### Passage to read
= = = =

# Parking ticket in Calpe



## Fulls1982 (Jul 13, 2015)

Hi,

Just returned to my car to find I have a parking ticket. The ticket was received in Calpe where an easy park machine is used. It seems like I have the option to cancel the fine for 4.50 euros? But then on the ticket it references 50 euros and a reduced rate 25 euros. All very confusing for someone who can't read Spanish 

Any know how it works? Do I have to pay 50 or 25 euros ? Or just cancel it for 4.50? And the other amounts are relevant to those who don't pay the 4.50 within a month?


----------



## VFR (Dec 23, 2009)

Been a good few years since I had one ..............

I think that the 4.40 is the max parking amount & this is the amount you have to pay on the machine, get your ticket & put it into the envelope and post it into the machine (you will see a little slot)

Failure to do this in a certain time will result in a fine ?, if in doubt ask a local who has just parked & does not look like they are in a hurry.


----------



## snikpoh (Nov 19, 2007)

= = = =

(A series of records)
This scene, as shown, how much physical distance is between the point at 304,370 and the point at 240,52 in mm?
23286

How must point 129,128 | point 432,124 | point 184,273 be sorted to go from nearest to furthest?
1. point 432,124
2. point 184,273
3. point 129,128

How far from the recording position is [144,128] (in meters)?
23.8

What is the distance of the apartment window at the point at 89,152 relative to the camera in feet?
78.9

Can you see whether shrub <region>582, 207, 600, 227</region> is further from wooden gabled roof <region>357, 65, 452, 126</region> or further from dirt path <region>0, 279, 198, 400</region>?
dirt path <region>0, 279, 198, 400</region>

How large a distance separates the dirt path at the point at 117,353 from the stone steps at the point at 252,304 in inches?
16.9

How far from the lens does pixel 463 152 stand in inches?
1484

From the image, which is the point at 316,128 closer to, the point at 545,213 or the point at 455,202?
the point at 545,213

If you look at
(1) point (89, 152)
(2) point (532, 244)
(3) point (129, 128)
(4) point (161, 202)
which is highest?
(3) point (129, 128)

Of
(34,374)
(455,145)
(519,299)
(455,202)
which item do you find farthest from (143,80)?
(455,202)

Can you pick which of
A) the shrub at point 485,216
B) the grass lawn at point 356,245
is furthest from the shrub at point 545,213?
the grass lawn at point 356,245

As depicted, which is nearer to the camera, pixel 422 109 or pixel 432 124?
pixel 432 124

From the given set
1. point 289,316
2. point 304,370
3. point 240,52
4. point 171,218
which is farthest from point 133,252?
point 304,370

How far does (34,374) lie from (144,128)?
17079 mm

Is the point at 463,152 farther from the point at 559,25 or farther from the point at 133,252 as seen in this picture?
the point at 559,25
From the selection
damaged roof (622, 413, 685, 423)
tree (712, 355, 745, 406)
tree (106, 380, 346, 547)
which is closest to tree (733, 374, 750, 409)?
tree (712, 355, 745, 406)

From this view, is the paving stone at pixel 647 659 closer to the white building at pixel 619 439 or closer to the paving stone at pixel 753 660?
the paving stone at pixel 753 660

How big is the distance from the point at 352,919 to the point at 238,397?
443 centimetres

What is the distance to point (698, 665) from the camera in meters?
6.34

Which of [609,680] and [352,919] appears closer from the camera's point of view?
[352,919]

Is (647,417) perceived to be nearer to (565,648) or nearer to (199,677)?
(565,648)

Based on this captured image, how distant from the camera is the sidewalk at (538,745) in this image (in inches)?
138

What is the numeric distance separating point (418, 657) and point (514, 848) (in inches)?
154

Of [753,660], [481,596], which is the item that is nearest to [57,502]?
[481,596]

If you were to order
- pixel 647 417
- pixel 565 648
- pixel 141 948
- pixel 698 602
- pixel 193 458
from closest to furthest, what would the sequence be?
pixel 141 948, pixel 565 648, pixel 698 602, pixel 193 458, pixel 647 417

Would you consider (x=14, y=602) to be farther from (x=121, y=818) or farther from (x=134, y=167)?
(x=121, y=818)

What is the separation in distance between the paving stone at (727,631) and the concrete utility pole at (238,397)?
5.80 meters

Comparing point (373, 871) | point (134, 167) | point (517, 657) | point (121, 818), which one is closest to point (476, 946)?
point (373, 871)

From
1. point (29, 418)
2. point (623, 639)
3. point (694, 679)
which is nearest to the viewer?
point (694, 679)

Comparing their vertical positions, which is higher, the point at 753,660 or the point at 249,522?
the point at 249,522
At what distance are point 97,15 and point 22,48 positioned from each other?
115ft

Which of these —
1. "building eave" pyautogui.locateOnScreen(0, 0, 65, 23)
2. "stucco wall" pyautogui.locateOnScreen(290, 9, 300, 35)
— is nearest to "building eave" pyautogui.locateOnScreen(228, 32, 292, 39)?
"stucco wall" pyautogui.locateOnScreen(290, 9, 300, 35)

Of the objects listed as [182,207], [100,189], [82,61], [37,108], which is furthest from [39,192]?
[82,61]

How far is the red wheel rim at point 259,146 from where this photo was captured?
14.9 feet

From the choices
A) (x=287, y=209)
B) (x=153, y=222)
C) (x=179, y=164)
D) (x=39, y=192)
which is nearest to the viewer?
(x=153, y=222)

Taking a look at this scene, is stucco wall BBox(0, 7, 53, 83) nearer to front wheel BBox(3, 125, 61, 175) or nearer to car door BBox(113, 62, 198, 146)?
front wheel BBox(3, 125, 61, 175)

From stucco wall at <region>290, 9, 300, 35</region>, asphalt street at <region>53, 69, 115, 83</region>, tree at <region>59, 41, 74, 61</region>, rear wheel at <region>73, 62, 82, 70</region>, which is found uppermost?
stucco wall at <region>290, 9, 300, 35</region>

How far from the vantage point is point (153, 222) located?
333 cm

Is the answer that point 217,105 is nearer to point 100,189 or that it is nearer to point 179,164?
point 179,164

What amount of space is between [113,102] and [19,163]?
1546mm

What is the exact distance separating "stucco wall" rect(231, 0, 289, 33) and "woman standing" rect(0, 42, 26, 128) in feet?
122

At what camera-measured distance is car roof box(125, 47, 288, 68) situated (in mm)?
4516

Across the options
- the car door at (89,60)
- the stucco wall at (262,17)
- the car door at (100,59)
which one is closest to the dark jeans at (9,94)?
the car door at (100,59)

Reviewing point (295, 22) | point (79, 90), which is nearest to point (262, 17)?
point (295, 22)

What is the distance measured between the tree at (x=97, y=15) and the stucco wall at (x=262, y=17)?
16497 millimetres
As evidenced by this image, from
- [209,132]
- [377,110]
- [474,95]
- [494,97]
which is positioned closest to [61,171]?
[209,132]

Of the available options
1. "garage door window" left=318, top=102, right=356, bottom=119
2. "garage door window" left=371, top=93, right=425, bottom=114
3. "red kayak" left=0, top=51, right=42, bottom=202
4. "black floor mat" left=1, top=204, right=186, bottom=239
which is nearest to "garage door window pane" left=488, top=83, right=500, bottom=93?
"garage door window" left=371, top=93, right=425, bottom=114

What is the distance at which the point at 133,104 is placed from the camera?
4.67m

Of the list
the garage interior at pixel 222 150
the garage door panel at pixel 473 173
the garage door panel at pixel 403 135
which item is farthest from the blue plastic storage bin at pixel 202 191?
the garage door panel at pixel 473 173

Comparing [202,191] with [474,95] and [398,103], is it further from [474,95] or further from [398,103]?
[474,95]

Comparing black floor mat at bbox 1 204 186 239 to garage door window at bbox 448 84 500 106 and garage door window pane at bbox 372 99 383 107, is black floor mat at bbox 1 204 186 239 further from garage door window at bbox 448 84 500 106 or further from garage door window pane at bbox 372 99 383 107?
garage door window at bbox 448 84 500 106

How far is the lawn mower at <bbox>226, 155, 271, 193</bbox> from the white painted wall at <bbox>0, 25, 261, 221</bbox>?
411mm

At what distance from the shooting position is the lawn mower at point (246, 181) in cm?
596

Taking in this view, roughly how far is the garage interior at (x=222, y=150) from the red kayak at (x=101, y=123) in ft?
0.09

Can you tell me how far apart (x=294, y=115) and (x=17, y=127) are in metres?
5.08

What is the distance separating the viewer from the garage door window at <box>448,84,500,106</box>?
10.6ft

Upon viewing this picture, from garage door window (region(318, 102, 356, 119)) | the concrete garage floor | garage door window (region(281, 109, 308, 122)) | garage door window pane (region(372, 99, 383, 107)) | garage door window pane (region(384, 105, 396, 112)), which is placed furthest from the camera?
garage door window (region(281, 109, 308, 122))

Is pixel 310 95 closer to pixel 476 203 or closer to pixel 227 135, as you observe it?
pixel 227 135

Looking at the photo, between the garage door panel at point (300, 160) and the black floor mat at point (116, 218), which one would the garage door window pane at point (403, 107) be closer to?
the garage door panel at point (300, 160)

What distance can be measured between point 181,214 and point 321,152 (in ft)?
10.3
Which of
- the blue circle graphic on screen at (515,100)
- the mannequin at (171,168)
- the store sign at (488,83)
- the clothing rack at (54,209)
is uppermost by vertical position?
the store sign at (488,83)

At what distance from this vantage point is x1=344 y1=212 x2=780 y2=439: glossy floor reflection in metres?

= = = =

### Exercise instructions
a – From the parking ticket thread, retype the part that opens with the words containing "Failure to do" and closes with "(Nov 19, 2007)".
b – Render this sentence from the parking ticket thread in Spanish: "The ticket was received in Calpe where an easy park machine is used."

### Outputs by task
a –
Failure to do this in a certain time will result in a fine ?, if in doubt ask a local who has just parked & does not look like they are in a hurry.


----------



## snikpoh (Nov 19, 2007)

b – La multa se recibió en Calpe, donde se usa una máquina easy park.